Talk of sex strikes prompted me to do a little Google research about such strikes in the past. I found stories from Japan, Columbia, Kenya, Liberia and Belgium. According to the Guardian, women in rural Columbia renounced sexual activity after bad roads prevented an ambulance with a young woman and her baby from reaching a hospital on time.

It was media interest in that sex strike in 2011 that made a difference. The Columbian government did pledge $21 million toward roadwork and got to work.

Nobel Peace Prize winner Leymah Gbowee, of Liberia, wrote in her memoirs about the merits of a sex strike versus other kinds of advocacy. She concluded, "The strike lasted, on and off, for a few months. It had little or no practical effect, but it was extremely valuable in getting us media attention.”

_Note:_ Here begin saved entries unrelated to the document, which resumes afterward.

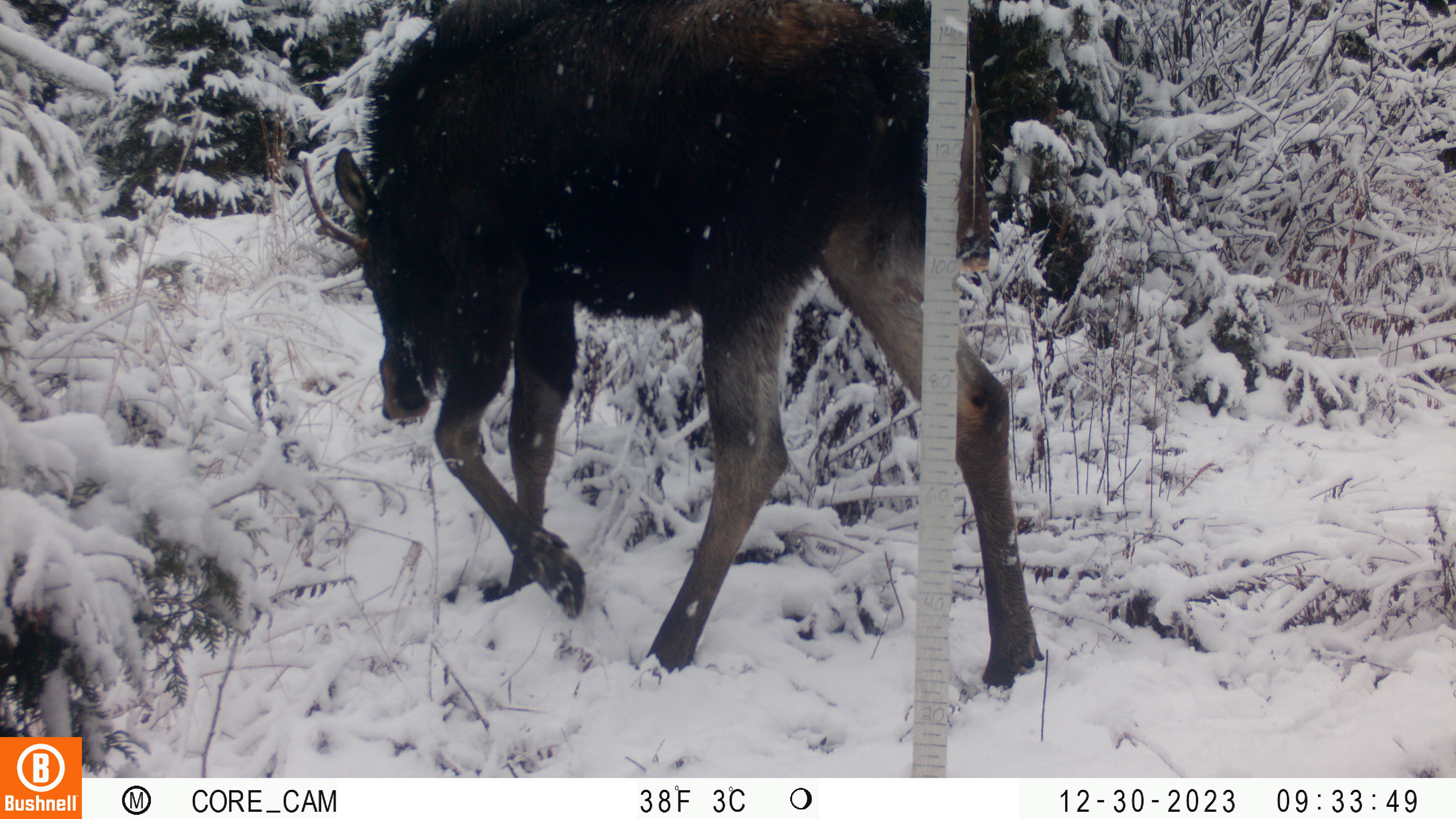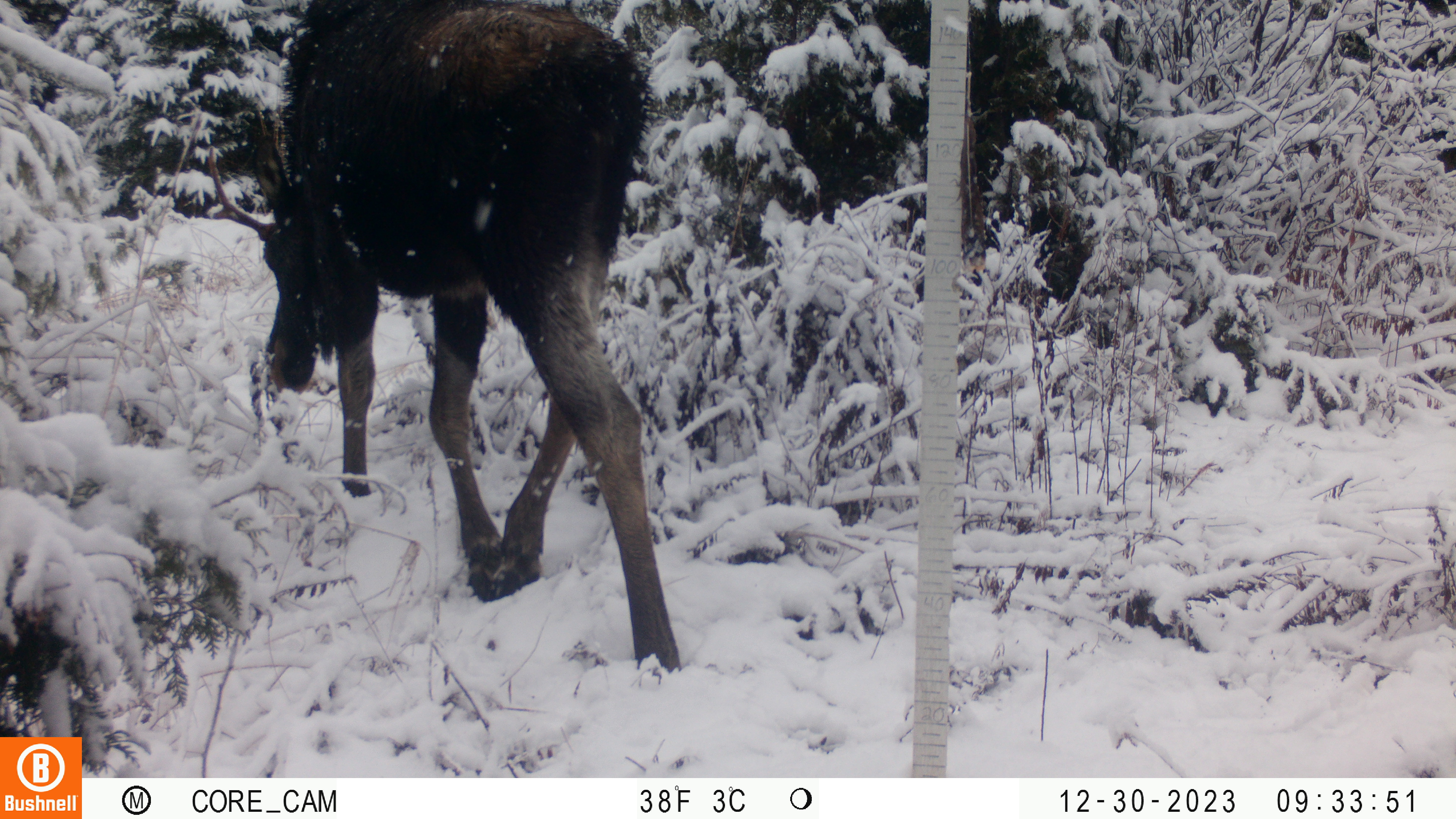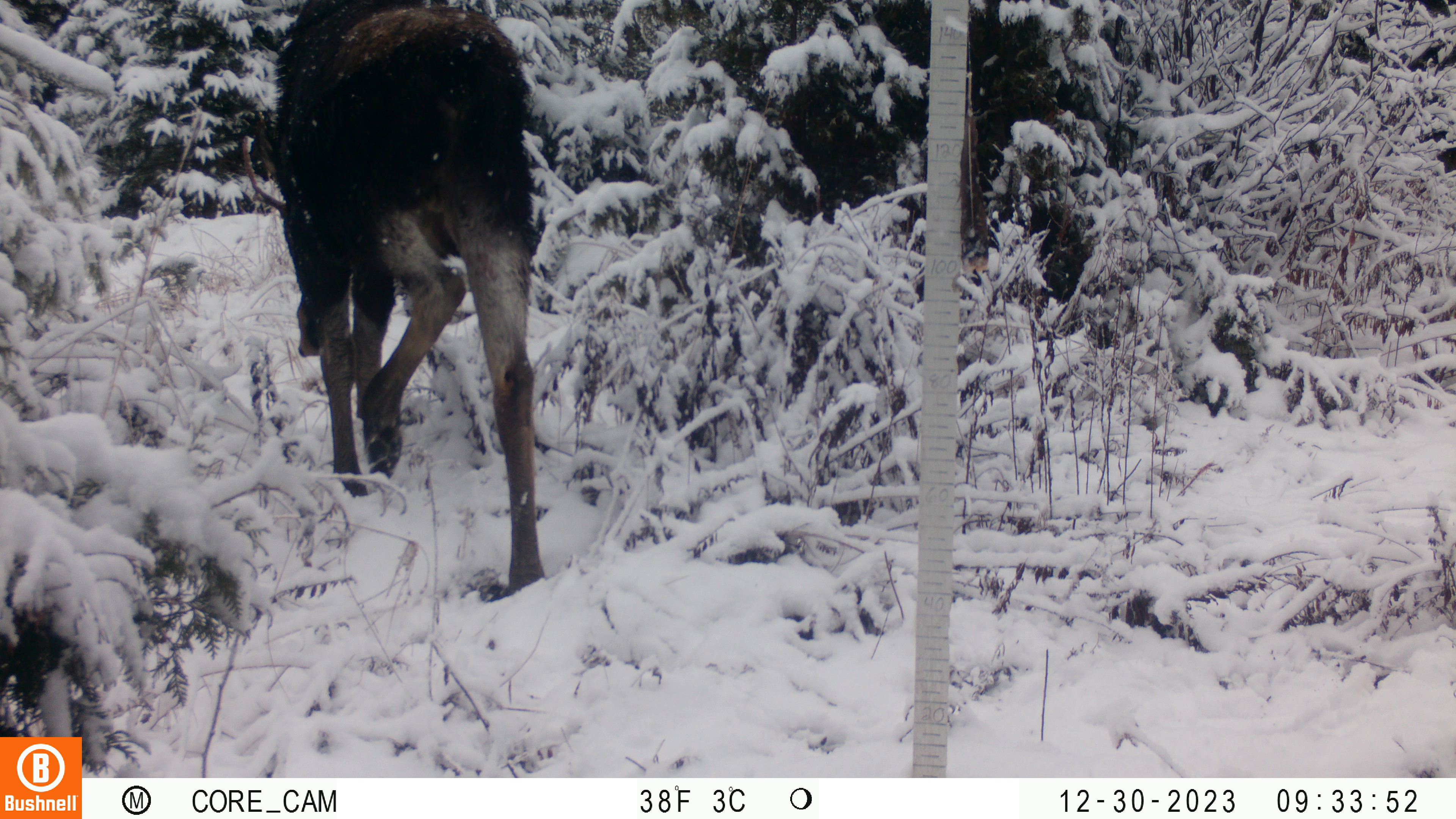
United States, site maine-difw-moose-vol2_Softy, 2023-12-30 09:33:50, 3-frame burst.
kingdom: Animalia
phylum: Chordata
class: Mammalia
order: Artiodactyla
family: Cervidae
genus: Alces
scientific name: Alces alces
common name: moose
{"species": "moose (Alces alces)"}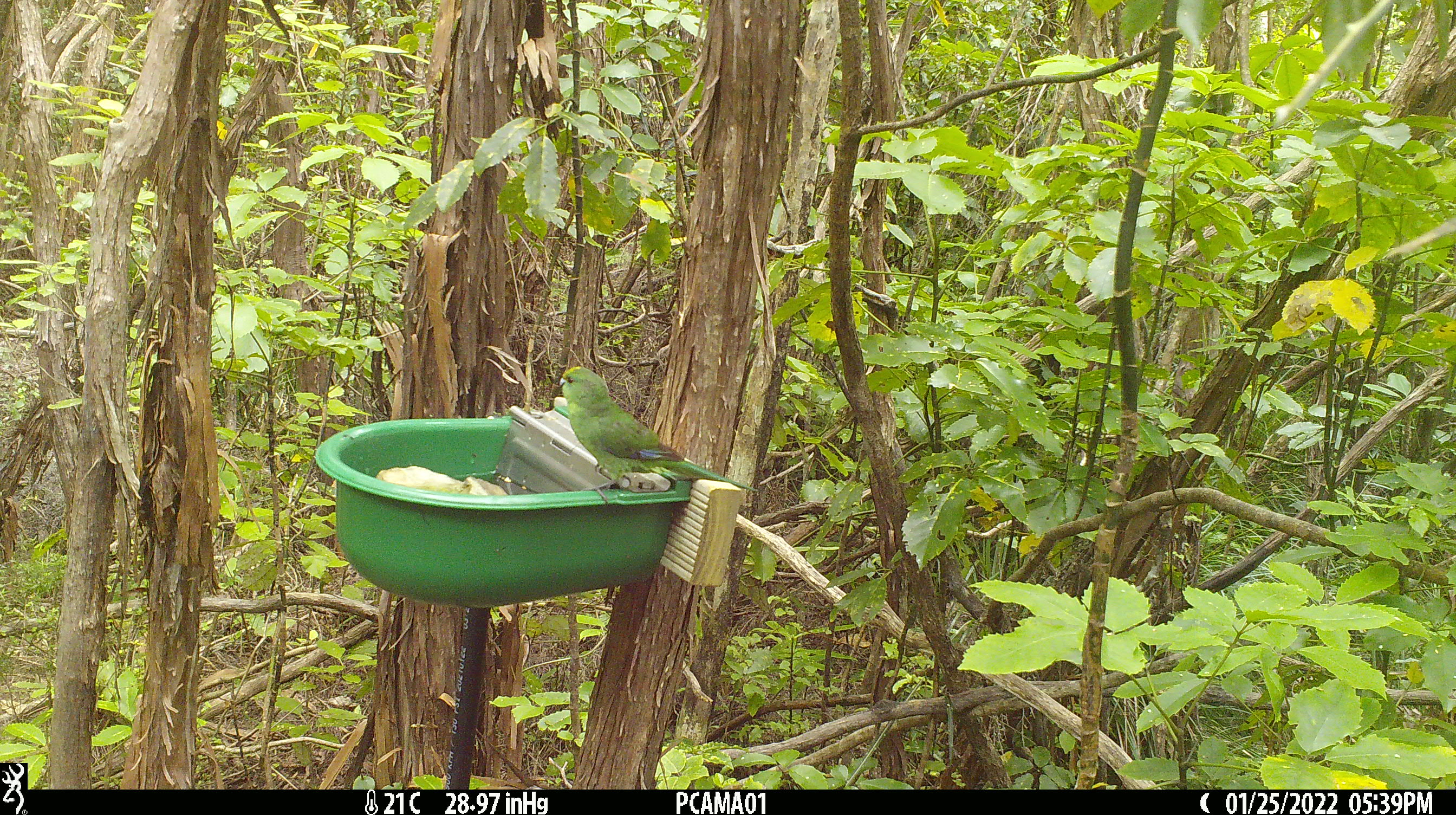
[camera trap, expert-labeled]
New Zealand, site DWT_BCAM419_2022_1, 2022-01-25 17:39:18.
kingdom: Animalia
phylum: Chordata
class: Aves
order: Psittaciformes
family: Psittaculidae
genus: Cyanoramphus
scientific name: Cyanoramphus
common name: parakeet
Parakeet (Cyanoramphus).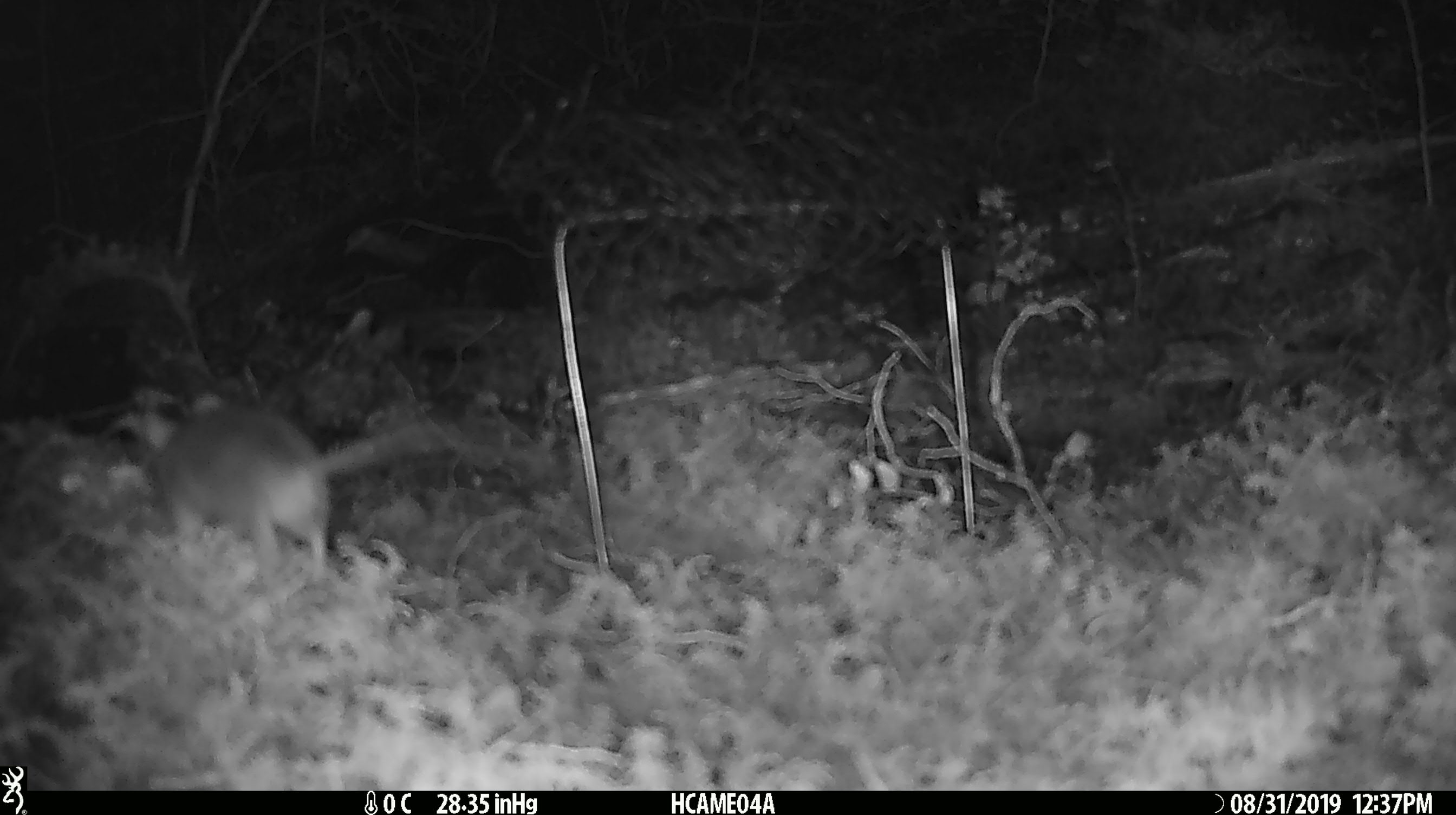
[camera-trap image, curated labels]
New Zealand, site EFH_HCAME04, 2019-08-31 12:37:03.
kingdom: Animalia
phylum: Chordata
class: Mammalia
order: Rodentia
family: Muridae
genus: Mus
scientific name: Mus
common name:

It was, of course, the ancient Greek playwright Aristophanes who first popularized the notion of women withholding sex to further a cause in his enduring play Lysistrata. The collective female action aimed at ending the Peloponnesian war is a joyous comedy — with a serious point.

I remember well how powerful it felt to put on a local production of Lysistrata back in 2003. Our cast felt world powers moving toward war in Iraq and hoped for some semblance of peace.

In terms of support for on-going abortion rights, we should remember that as recently as 1983, a poll found that 72 per cent of Canadians believed abortion decisions should be between a woman and her doctor, without government intervention.

Across the country, access continues to be scarce in some provinces. In fact, in this province, until not too long ago, women needed a physician’s referral to obtain a surgical abortion. The Sexual Health Centre in Halifax is there to answer questions.

Complex yes, but worth considering especially if you are a woman of reproductive age.

Former Advertiser and Register reporter Wendy Elliott lives in Wolfville.